模型配置与 Model 工厂

本章目标:
讲清 models[] 配置项如何通过反射(reflection)实例化任意 LangChain 兼容的 chat model
拆解 create_chat_model 工厂在 thinking_enabled / supports_vision 等开关下的覆盖逻辑
给出新增一个自定义模型 provider 的最小模板与从代码校验逻辑反推出的约束清单

TL;DR

DeerFlow 的模型层不绑定任何固定 SDK:每个 models[] 条目用 use 字段声明一个 module:Class 类路径,工厂在运行时用反射 resolve_class 导入并实例化。
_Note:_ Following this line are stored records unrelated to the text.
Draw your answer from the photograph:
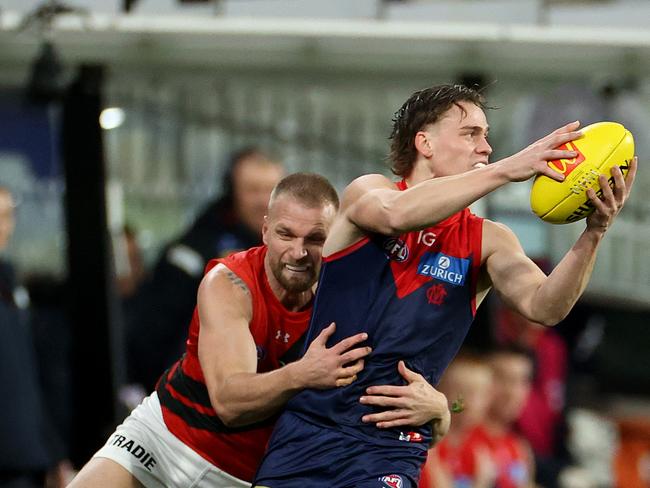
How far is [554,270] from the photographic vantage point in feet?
15.2

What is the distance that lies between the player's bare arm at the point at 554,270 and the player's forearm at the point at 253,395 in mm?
803

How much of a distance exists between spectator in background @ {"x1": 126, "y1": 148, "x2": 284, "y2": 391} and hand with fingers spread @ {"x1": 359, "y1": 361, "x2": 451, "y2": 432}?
3.44 meters

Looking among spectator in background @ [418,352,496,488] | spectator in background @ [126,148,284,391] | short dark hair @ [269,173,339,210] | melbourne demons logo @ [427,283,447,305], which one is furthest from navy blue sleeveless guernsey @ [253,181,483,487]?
spectator in background @ [418,352,496,488]

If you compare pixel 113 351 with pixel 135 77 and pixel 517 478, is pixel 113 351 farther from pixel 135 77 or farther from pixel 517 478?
pixel 517 478

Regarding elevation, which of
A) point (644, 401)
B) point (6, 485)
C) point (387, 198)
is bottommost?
→ point (644, 401)

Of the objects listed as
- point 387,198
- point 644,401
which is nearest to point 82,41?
point 387,198

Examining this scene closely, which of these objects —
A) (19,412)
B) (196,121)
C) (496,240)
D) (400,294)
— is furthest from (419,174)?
(196,121)

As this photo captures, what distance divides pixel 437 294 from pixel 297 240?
2.02ft

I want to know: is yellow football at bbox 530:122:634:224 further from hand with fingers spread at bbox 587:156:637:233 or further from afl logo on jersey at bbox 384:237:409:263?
afl logo on jersey at bbox 384:237:409:263

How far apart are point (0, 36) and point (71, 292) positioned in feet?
5.51

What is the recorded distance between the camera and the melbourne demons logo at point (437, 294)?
181 inches

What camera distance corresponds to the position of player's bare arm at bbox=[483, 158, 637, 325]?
432 cm

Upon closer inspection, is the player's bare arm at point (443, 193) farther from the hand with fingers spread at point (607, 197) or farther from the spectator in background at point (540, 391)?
the spectator in background at point (540, 391)

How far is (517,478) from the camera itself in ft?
28.8
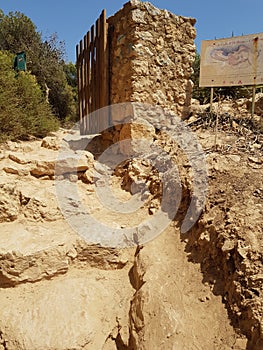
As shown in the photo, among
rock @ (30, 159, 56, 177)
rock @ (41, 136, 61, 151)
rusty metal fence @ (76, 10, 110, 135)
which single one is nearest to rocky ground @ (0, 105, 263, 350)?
rock @ (30, 159, 56, 177)

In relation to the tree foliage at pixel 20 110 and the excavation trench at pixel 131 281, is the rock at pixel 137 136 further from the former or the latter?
the tree foliage at pixel 20 110

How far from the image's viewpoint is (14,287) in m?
2.26

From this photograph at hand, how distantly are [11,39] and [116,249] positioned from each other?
33.0ft

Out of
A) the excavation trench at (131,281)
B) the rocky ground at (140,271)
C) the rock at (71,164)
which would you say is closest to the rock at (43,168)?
the rock at (71,164)

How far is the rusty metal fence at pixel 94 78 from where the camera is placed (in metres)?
3.93

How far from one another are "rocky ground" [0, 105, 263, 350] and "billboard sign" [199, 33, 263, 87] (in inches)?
37.3

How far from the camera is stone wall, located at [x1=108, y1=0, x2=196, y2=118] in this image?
137 inches

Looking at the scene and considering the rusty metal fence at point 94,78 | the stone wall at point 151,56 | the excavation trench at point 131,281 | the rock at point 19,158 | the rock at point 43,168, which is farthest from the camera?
the rusty metal fence at point 94,78

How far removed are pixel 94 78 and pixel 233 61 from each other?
2.27 metres

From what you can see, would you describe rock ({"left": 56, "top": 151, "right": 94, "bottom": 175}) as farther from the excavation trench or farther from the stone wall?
the stone wall

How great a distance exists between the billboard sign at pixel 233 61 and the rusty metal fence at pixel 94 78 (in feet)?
4.91

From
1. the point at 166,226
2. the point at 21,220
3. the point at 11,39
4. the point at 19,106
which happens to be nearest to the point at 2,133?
the point at 19,106

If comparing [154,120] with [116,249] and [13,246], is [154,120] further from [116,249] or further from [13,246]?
[13,246]

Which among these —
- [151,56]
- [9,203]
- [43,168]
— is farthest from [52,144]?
[151,56]
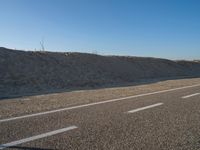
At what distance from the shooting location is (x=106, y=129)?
6.84m

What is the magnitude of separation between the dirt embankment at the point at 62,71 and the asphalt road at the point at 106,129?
29.5 ft

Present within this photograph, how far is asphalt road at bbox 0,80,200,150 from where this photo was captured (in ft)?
18.5

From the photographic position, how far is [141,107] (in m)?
10.2

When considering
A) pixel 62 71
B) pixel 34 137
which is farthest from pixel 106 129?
pixel 62 71

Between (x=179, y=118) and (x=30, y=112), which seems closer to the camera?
(x=179, y=118)

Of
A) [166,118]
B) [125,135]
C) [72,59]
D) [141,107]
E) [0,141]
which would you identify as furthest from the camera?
[72,59]

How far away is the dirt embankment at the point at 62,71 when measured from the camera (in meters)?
22.4

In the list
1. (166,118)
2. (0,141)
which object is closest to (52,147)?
(0,141)

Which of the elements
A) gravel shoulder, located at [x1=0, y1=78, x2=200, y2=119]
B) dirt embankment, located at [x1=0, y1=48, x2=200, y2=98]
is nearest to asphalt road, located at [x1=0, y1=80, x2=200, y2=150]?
gravel shoulder, located at [x1=0, y1=78, x2=200, y2=119]

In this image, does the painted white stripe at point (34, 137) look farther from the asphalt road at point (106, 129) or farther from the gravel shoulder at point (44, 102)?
the gravel shoulder at point (44, 102)

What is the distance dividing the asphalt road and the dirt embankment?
29.5ft

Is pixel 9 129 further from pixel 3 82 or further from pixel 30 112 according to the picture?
pixel 3 82

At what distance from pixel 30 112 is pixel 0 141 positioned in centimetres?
359

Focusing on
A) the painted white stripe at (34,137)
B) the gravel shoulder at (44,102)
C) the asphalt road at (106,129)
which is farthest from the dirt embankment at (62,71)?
the painted white stripe at (34,137)
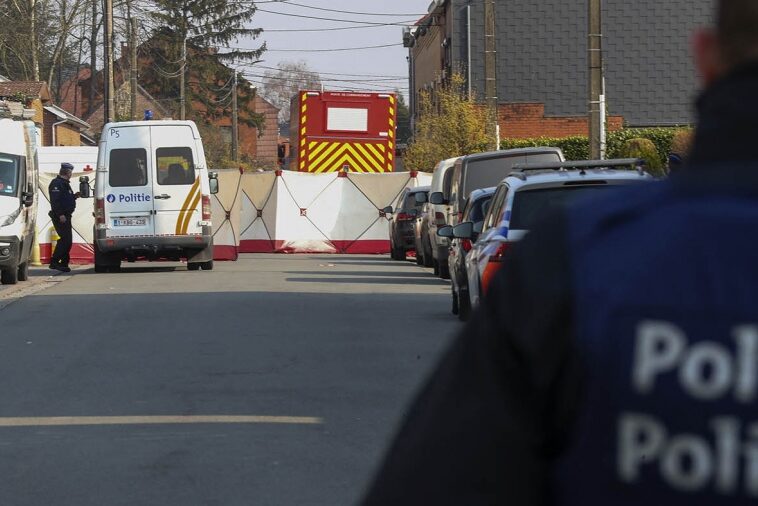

create_chat_model 负责把配置字典转成构造参数,并按 thinking_enabled 在 when_thinking_enabled / when_thinking_disabled / thinking 之间做深合并覆盖,自适应 Anthropic 原生、OpenAI 兼容网关、vLLM 三种 thinking 表达方式。VllmChatModel 是为 vLLM 0.19.0 定制的子类,跨多轮保留非标准 reasoning 字段。缺失 provider 包时,reflection 层会给出可直接复制的 uv add 安装提示。

Overview

为什么需要一个 Model 工厂,而不是直接 ChatOpenAI(...)?

DeerFlow 是一个 super agent harness,要同时支持 OpenAI、Anthropic、Gemini、Doubao、DeepSeek、Ollama、vLLM、MindIE 等异构后端。这些 provider 在三件事上彼此不兼容:

构造类不同 —— langchain_openai:ChatOpenAI、langchain_anthropic:ChatAnthropic、deerflow.models.vllm_provider:VllmChatModel 等。硬编码 import 会把所有 SDK 变成强依赖,且无法扩展。
thinking / reasoning 的开关方式不同 —— Anthropic 用构造参数 thinking={"type": ...};OpenAI 兼容网关用 extra_body.thinking;vLLM 用 extra_body.chat_template_kwargs.enable_thinking。
流式与多轮语义不同 —— vLLM 的 reasoning 字段是非标准的,LangChain 默认适配器会丢弃它,导致交错式 thinking/tool-call 流程在下一轮失去上文。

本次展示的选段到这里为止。